───── Data for this exercise ─────
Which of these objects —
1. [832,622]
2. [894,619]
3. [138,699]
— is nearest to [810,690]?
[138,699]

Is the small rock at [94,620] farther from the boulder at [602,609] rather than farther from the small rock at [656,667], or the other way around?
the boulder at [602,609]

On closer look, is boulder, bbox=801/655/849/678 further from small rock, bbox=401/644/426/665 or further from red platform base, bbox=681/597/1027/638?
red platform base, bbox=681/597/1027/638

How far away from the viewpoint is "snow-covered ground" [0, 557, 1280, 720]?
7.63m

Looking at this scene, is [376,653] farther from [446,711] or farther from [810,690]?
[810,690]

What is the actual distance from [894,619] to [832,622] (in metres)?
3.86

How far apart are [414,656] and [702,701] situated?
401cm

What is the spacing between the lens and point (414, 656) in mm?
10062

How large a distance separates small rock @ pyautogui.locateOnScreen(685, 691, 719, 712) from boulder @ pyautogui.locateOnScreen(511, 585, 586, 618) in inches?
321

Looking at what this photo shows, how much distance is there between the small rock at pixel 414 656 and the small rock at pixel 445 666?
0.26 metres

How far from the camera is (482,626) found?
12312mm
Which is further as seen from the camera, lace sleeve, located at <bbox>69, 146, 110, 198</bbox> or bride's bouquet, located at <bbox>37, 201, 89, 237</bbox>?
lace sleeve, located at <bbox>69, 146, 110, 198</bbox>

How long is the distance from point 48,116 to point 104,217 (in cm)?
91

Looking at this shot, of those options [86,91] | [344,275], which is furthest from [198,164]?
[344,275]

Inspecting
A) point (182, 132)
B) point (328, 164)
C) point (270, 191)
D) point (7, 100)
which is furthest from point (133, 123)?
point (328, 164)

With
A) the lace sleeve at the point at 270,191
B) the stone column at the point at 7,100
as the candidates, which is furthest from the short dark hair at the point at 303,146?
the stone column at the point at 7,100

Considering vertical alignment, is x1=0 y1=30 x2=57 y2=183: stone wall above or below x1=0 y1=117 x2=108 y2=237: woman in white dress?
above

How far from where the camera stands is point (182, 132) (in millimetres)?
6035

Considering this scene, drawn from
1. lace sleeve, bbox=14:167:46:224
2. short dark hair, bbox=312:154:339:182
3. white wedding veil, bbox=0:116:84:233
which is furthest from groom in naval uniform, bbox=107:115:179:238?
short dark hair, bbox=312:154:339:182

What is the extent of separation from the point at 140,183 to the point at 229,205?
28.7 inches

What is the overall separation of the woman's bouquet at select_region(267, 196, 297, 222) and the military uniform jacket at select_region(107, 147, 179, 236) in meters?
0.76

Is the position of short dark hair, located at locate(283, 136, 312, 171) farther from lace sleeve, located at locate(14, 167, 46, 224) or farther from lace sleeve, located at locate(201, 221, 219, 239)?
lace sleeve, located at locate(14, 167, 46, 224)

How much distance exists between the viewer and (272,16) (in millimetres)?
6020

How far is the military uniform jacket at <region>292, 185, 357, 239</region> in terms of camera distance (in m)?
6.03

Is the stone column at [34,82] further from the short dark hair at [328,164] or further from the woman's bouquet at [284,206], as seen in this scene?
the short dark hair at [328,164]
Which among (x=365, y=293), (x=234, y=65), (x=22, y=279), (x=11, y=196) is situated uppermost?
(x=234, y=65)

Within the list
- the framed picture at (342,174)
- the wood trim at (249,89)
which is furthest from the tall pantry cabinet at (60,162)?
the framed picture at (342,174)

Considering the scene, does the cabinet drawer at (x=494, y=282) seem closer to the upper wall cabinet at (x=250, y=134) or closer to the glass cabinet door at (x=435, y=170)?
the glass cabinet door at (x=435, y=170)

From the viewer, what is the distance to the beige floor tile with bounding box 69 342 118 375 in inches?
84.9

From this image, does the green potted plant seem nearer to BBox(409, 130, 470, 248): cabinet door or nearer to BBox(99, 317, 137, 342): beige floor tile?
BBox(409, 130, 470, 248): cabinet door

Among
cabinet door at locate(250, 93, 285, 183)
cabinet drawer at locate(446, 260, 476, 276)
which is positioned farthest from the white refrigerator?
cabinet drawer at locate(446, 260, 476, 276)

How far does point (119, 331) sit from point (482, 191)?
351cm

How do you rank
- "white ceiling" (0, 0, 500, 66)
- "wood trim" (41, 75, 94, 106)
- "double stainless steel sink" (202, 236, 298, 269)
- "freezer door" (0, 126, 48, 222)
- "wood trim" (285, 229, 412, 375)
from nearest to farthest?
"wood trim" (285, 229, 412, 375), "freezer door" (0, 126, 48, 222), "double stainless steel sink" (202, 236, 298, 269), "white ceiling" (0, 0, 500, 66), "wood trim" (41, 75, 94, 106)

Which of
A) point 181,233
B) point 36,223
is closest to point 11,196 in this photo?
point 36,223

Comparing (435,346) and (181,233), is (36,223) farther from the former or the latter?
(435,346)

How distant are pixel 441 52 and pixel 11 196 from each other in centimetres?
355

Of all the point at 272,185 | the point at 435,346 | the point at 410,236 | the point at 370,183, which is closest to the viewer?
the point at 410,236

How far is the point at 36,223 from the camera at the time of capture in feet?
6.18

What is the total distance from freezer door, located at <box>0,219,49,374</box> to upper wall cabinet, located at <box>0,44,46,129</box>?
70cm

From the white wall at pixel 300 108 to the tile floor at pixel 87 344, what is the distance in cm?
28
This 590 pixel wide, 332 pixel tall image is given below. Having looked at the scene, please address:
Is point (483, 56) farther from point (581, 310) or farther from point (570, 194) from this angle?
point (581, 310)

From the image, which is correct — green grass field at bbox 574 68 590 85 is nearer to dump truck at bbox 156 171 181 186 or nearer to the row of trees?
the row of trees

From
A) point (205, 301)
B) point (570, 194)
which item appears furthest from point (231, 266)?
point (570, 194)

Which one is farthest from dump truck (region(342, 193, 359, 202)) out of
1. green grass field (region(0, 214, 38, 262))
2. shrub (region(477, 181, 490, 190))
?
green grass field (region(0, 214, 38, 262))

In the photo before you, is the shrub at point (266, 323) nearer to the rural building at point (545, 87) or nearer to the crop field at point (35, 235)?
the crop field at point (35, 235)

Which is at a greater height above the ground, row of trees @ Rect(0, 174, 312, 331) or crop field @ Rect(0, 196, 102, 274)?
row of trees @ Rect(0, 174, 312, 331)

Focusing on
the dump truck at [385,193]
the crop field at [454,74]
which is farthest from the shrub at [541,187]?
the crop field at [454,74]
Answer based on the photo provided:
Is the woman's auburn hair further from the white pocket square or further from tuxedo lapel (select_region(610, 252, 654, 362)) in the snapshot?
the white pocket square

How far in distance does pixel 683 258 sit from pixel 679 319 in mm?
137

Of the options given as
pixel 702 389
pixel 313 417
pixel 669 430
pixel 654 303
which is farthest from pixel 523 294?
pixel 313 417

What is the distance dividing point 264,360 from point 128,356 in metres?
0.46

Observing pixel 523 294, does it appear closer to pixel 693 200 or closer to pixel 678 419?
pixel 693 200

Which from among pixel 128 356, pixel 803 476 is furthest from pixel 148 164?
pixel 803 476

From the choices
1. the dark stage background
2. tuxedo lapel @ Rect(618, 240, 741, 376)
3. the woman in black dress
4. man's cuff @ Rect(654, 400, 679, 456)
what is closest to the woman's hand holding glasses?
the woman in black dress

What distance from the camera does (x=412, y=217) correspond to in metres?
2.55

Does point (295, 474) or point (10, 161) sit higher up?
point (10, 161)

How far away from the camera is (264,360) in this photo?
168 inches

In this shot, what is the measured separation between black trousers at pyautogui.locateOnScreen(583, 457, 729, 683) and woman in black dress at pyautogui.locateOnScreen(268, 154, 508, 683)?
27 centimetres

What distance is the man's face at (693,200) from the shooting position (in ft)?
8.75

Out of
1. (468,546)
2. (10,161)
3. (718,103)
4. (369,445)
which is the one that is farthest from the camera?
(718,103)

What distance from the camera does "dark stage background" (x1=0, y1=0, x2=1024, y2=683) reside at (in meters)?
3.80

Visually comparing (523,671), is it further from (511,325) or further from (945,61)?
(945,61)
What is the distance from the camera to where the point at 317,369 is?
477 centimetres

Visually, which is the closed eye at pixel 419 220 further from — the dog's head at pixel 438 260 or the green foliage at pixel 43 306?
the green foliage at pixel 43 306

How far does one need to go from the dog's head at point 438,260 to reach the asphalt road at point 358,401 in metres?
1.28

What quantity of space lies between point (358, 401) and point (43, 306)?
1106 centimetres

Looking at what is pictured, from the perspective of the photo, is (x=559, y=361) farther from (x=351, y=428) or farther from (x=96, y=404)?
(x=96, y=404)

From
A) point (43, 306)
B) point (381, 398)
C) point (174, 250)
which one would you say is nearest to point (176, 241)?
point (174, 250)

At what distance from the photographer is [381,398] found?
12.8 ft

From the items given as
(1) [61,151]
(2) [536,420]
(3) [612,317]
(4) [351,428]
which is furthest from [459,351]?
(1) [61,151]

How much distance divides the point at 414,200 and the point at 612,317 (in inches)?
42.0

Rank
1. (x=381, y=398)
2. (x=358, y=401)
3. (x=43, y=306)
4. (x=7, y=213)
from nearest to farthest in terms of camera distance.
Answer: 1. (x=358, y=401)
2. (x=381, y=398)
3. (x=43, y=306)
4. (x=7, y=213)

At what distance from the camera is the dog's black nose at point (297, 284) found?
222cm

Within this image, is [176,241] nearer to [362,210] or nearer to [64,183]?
─────
## Stated task:
Return, unchanged, every line of the records from the line containing "How much distance divides" through the end of the records, including both of those lines.

## Reply:
How much distance divides the point at 414,200 and the point at 612,317 (in inches)?
42.0

Rank
1. (x=381, y=398)
2. (x=358, y=401)
3. (x=43, y=306)
4. (x=7, y=213)
from nearest to farthest in terms of camera distance.
Answer: 1. (x=358, y=401)
2. (x=381, y=398)
3. (x=43, y=306)
4. (x=7, y=213)

At what distance from the camera is the dog's black nose at point (297, 284) found?
222cm

Within this image, is [176,241] nearer to [362,210] or nearer to [64,183]?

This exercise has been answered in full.